▶ **TEXTO EXTRAÍDO**
============

A imprensa na época usa e abusa de charges e frases abertamente racistas contra ele.

SAID

Eu li o texto do Marcelo, excelente texto.

A gente está com o terreno preparado para que ninguém se manifeste.

No futebol americano, tem o Kapernick. Tem o Aranha, que se posicionou e sumiu.

Hoje a gente pensa o futebol diferente. Há media training. Há pressão para que não se posicione.

No dia 07 de junho, um jogador do PSV foi às manifestações vidas negras importam e foi afastado do elenco.

O Raí também foi criticado na Globo.

Falta de negros como dirigentes e técnicos?

FLORENZANO

Essa questão também é nuançada. É bem-vindo para ser técnico de base, na segunda divisão. O lugar dele no futebol é dentro de campo, não fora.

SAID

Documentário “Last dance” Trajetória do Chicago Bulls e Jordan. Dá para fazer associação com o Pelé. Ele estava focado para ser o melhor do mundo. Só pensava o jogo. Ele tinha tempo para fazer boas propagandas, em inúmeras campanhas de marketing. Como fica o espaço do contraditório nessa narrativa? Tem a figura do próprio Neymar. Tem como alcançar outros lugares na estrutura?

FLORENZANO

Eu não vi o documentário. O Jordan pautou a carreira dele pelo apoliticismo. A Nike hoje mudou, patrocinou o Kaepernick. Ele seguiu o apoliticismo. Tentou evitar por tudo aquilo que o documentário mostra. Os Ronaldos… Ele se negou a apoiar um democrata dizendo: “Os republicanos também compram tênis.”. Ele também se eximiu em outro momento. Ele tinha muita preocupação em não se posicionar.

============

▶ **LISTA DE EXERCÍCIOS**
[A] Atualize o debate sobre futebol e racismo: reescreva a parte que vai de "Eu li o texto" até "posicionou e sumiu.", inclusive, trocando "terreno" por "caminho".
[B] Dê continuidade ao debate sobre futebol e racismo a partir do ponto em que ele para.

============

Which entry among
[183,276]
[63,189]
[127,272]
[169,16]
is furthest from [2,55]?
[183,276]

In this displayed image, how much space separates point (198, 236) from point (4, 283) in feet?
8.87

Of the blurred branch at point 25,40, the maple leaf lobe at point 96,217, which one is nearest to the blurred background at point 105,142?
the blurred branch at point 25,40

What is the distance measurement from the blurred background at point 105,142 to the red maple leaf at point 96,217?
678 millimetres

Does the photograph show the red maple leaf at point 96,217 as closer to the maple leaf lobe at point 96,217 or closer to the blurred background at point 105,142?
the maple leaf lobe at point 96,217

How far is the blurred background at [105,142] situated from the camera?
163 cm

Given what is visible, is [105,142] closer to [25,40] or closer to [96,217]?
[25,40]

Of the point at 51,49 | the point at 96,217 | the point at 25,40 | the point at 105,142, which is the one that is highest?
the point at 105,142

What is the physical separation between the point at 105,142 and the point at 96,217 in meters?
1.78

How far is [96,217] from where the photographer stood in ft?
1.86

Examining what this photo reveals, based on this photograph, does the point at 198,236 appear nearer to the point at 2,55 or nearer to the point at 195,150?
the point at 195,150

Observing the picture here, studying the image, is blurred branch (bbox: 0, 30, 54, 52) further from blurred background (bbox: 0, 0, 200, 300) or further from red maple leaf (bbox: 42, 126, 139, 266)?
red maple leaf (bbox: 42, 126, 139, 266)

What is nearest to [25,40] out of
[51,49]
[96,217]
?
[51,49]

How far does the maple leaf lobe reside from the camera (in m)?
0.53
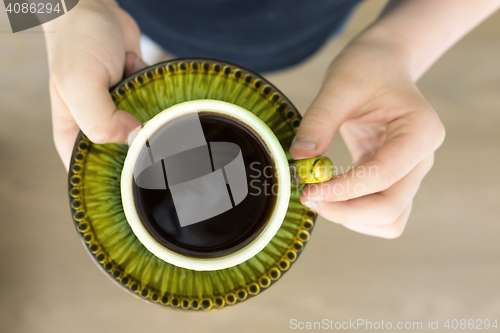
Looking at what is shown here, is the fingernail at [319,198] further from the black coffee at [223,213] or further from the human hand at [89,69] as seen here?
the human hand at [89,69]

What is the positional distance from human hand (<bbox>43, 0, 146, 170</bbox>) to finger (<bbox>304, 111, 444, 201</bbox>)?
28cm

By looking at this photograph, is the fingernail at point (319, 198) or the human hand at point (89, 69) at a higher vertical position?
the human hand at point (89, 69)

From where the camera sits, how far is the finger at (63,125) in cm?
52

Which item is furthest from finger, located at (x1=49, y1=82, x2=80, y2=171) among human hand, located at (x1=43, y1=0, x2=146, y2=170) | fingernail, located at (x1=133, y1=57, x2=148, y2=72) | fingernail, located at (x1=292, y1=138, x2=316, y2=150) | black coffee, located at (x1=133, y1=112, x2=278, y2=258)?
fingernail, located at (x1=292, y1=138, x2=316, y2=150)

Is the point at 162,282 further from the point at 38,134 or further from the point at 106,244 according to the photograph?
the point at 38,134

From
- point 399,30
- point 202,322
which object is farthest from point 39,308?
point 399,30

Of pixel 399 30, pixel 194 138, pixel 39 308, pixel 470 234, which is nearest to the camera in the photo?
pixel 194 138

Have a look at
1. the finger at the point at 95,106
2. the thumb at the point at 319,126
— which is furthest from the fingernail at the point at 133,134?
the thumb at the point at 319,126

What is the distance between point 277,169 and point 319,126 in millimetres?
96

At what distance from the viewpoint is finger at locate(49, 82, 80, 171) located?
0.52 metres

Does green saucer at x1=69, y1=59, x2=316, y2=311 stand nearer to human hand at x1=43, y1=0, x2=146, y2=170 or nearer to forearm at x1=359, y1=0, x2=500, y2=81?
human hand at x1=43, y1=0, x2=146, y2=170

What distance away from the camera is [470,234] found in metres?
1.02

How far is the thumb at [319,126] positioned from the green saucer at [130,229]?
0.02 meters

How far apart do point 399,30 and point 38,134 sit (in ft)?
3.05
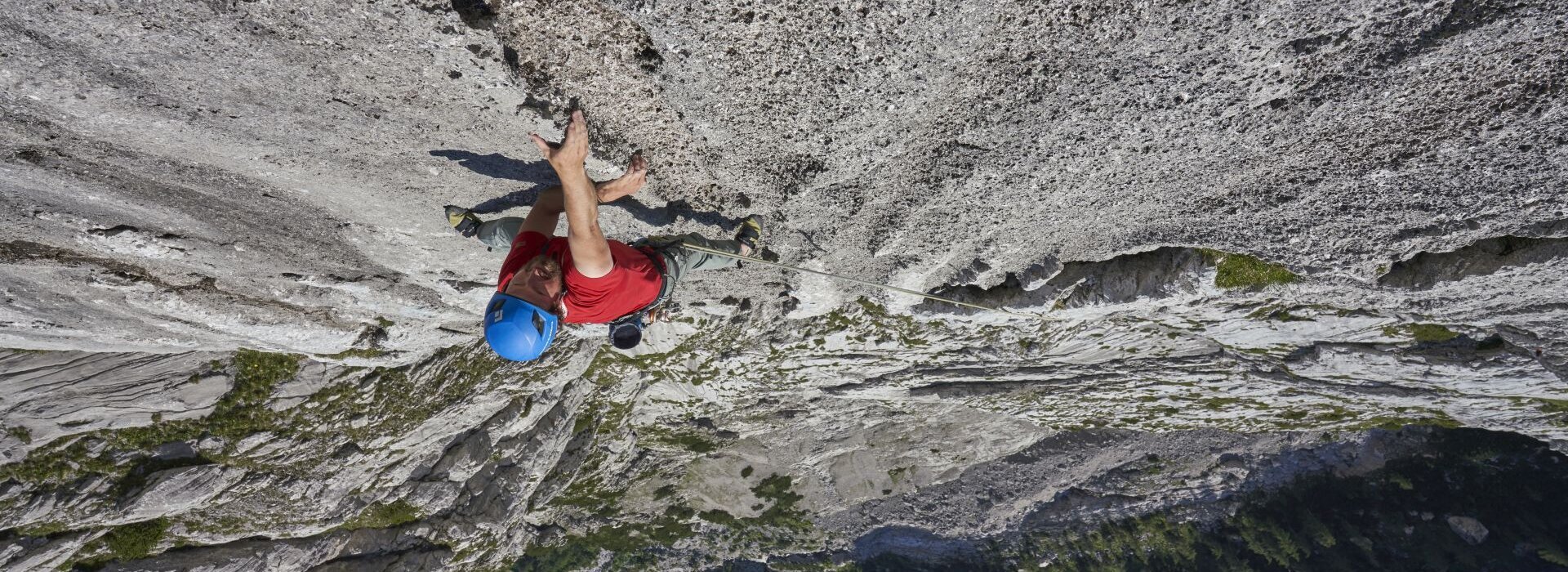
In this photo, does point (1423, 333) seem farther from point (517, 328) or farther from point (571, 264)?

============

▶ **RESPOSTAS ESPERADAS**
[A]
Eu li o texto do Marcelo, excelente texto.

A gente está com o caminho preparado para que ninguém se manifeste.

No futebol americano, tem o Kapernick. Tem o Aranha, que se posicionou e sumiu.

[B]
A contradição dele é: se não fosse o Ali e outros atletas que pagaram com suas carreiras, Smith e Carlos, se não fosse esses caras, o Jordan não poderia ter o sucesso que ele teve. Ele não poderia se inscrever na Carolina do Norte e ser um dos melhores atletas de todos os tempos. Aqueles atletas permitiram isso a ele.

SAID

Tem outros jogadores que se manifestam. O Sterling, o Rashford também se manifesta. Não sei se é por falta de atenção ou por medo de perder contrato.

O. J. Simpson, símbolo de sucesso do esporte americano. Ataque a ele como racismo usado pelos republicanos. batalha de discursos, foi usado pelos conservadores. Vamos pensar juntos. Será que esse momento é a hora de puxar a pauta antirracista para o antifascismo? Que democracia é essa que o policial não deixa de puxar o gatilho contra pretos e pobres no Brasil? Que lugar que estamos em relação aos Estados Unidos?

FLORENZANO

Eu não acho que sejam coisas distintas. A defesa da democracia. A democracia é um conjunto de regras, ideias, direitos. Defender os direitos das pessoas de não serem violentadas. Isso é defender, ampliar a democracia para grupos que são violentados. Um grupo vive sob terror, de ser espancado ao descer de um carro. Outro é diferente.

Este é o momento em dar esse conteúdo à palavra “democracia”. Nós não teremos democracia se a luta antirracista não estiver dentro dela.

SAID

Essa relação está conectada desde sempre. Sobre as manifestações aqui no Brasil de não ter tanto barulho quanto lá. Eles já tiveram outras revoltas de uma maneira que não tivemos aqui. Normalmente, quando acontece aqui esse tipo de violência está muito localizado, isolado e distante. Talvez a ruptura lá esteja mais latente do que aqui.

Caio e Casagrande. Como acompanharam esse debate? De tempos em tempos isso volta. Jogadores falando de política. Mesmo que em alguns momentos que isso se volte a apoiar o Bolsonaro, como o Pato.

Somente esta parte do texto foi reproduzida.